Note that my script does not actually prove or disprove the Collatz conjecture in the mathematical sense. It merely cycles through values on the assumption that the sequence will eventually reach a value of 1. If I happen to run it for a value that disproves the Collatz conjecture (ie a starting value that runs through the sequence but never reaches a value of 1), my only clue that this has happened will be a blank screen while my query window is busy running which is not helpful. A simple way to monitor its progress while running is to execute this script in another query window:
select max(StartingNumber) + 1 as NumberBeingTested from TotalStoppingTimes select count(*) as CountOfRepetitions from SequenceValues
The Wikipedia page says that the Collatz conjecture has already been tested using numbers much bigger than can be managed by SQL Server so there is no risk of my script putting any mathematicians out of a job. So I'll get back to the point of the article.
Back to the point
Remember that this article is a look at one example of how to convert plain English into T-SQL. For this particular task, I chose not to map out my variables or architecture in advance. I started with just a couple of lines of code that performed the operation that I decided is at the heart of the problem at hand. I then evolved that code by enhancing it in small iterations, each of which was runnable and produced its own results.
I find this a good way to build code, especially when I am building a solution for a problem where there is no certainty that tsql is the right tool for the job - a prototype or proof of concept. The results of each iteration are easily comparable to the results of the previous iteration which gives me a higher degree of confidence that my solution is correct as I build it.

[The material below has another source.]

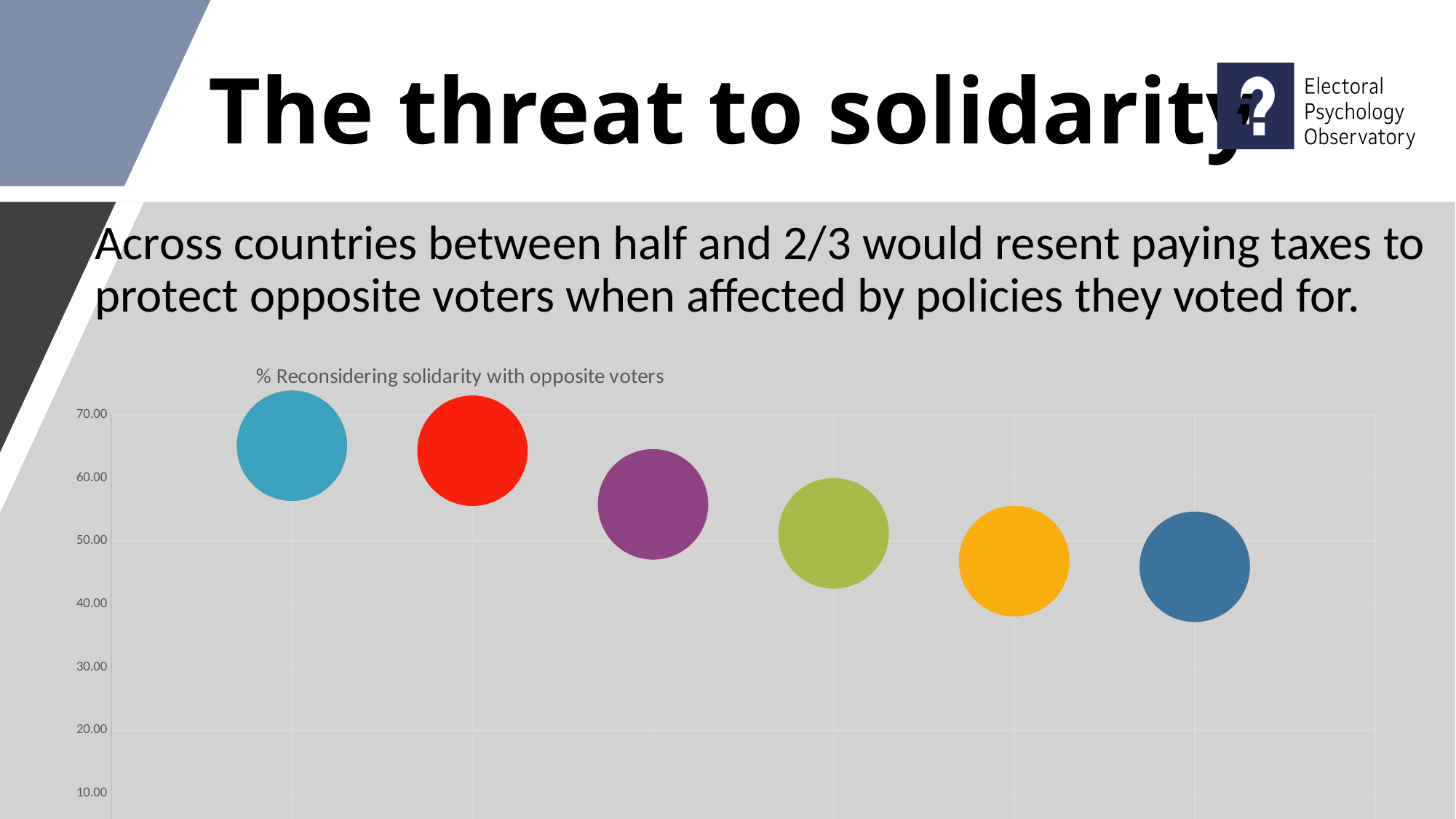
Which has the larger value, the light blue bubble or the purple bubble? the light blue bubble What kind of chart is shown on the slide? bubble chart Is the value for the purple bubble greater or less than 50? greater What is the title of the chart? % Reconsidering solidarity with opposite voters How many bubbles (data points) are plotted in the chart? 6 Is the value for the green bubble greater or less than 60? less Is the value for the dark blue bubble (rightmost) greater or less than 50? less Do the bubble values rise or fall from left to right across the chart? fall What is the highest value shown on the chart's vertical axis? 70.00 Which has the larger value, the green bubble or the dark blue bubble? the green bubble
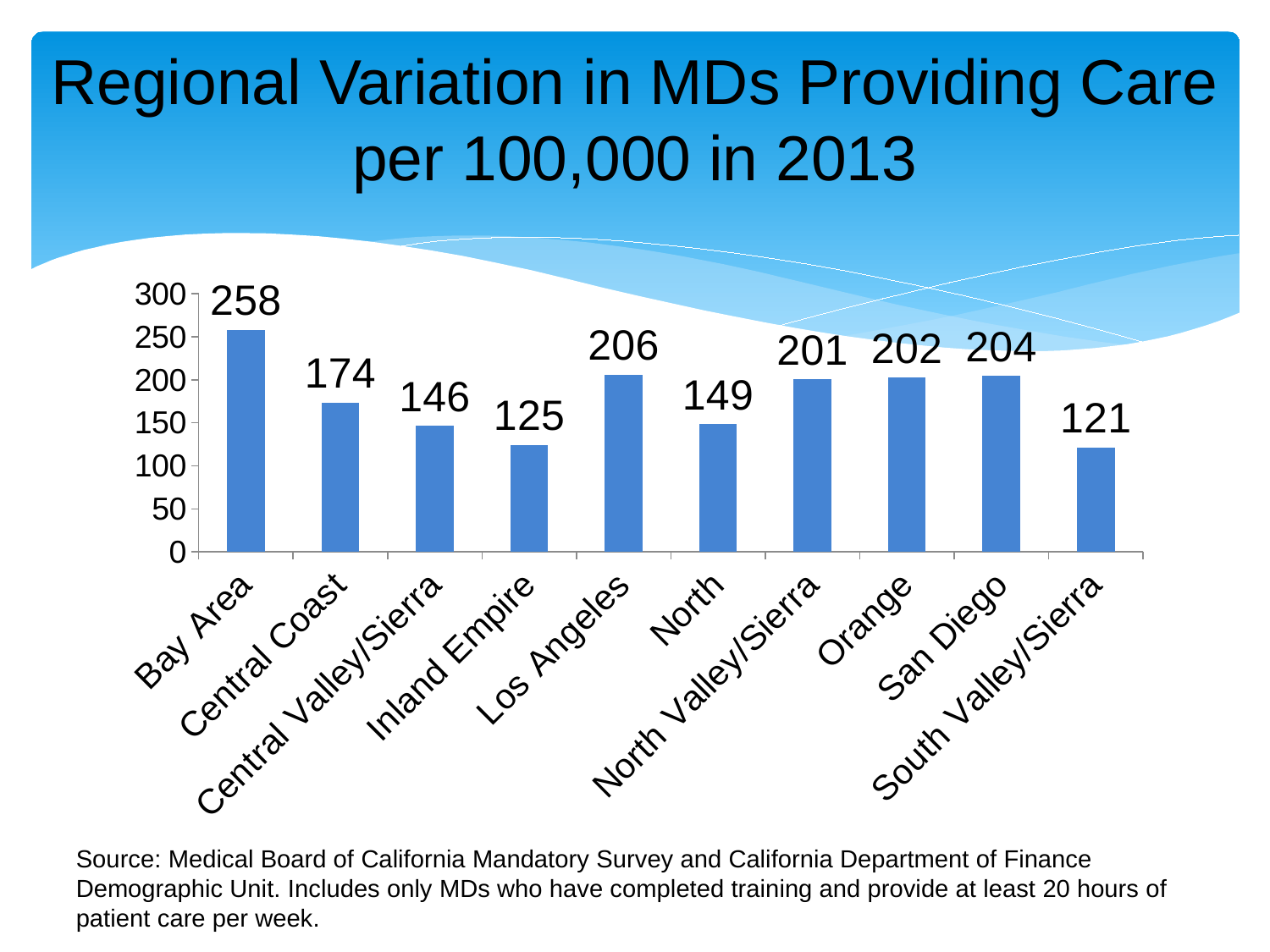
How many regions are shown on the chart? 10 What is the difference between the values for Central Coast and North? 25 What is the value for Inland Empire? 125 Which region has the highest value? Bay Area What is the difference between the values for Bay Area and Los Angeles? 52 Which is larger, the value for Central Valley/Sierra or the value for Inland Empire? Central Valley/Sierra Which region has the lowest value? South Valley/Sierra What is the value for North Valley/Sierra? 201 What is the title of the chart on the slide? Regional Variation in MDs Providing Care per 100,000 in 2013 Is the value for San Diego greater or less than 200? greater What kind of chart is shown on the slide? bar chart What is the value for Bay Area? 258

It is a fair comment that developing code in iterations like this might not produce the most efficient code for the first few iterations. Indeed there are numerous opportunities for improvement of my script. The advantage is that having built a working prototype, it will not be much extra effort to rework it to be more efficient.
Conclusion
When converting a plain English problem into T-SQL, it may be effective to start coding right away by building the most central or important operation then enhancing the code by adding to it in iterations. This might especially be appropriate when building a prototype or proof of concept.